A study of intergenerational mobility conducted by Italian economists Guglielmo Barone and Sauro Mocetti and published by the U.K.-based Centre for Economic Policy Research looked at the family names of the wealthiest people in Florence going back to the year 1427. (For context, that was just 10 years after the Battle of Agincourt, a few years before Joan of Arc was burned at the stake, and around the time the Medici family rose to power.)

Comparing tax records in 1427 to records from 2011, researchers discovered that “the top earners among the current taxpayers were found to have already been at the top of the socioeconomic ladder six centuries ago.” All the more remarkable, the authors point out, when you consider the political, economic, and social upheavals that have rocked the country during that long period of time.

It is well established that economic advantages—and disadvantages—are passed from one generation to the next, but this study points to much longer lasting effects of income inequality on economic mobility.

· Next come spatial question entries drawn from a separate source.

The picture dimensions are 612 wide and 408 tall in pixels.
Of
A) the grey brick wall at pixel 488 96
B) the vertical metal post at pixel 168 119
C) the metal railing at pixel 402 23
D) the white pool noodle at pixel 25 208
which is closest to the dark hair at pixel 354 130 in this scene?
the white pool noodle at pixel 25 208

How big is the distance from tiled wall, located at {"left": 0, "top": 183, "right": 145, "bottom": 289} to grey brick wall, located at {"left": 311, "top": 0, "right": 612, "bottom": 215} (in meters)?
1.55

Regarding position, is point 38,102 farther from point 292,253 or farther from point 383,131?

Nor is it the first report to use old records to measure economic mobility—a U.K. study recently found that family status in England remained largely unchanged from 1170 to 2012, more than 800 years later, reports Quartz.

On the upside, the study authors note that, while the evidence points to substantial economic immobility on the whole, mobility in 2011 was much improved from 1427, when Florence was a "quasi-immobile society."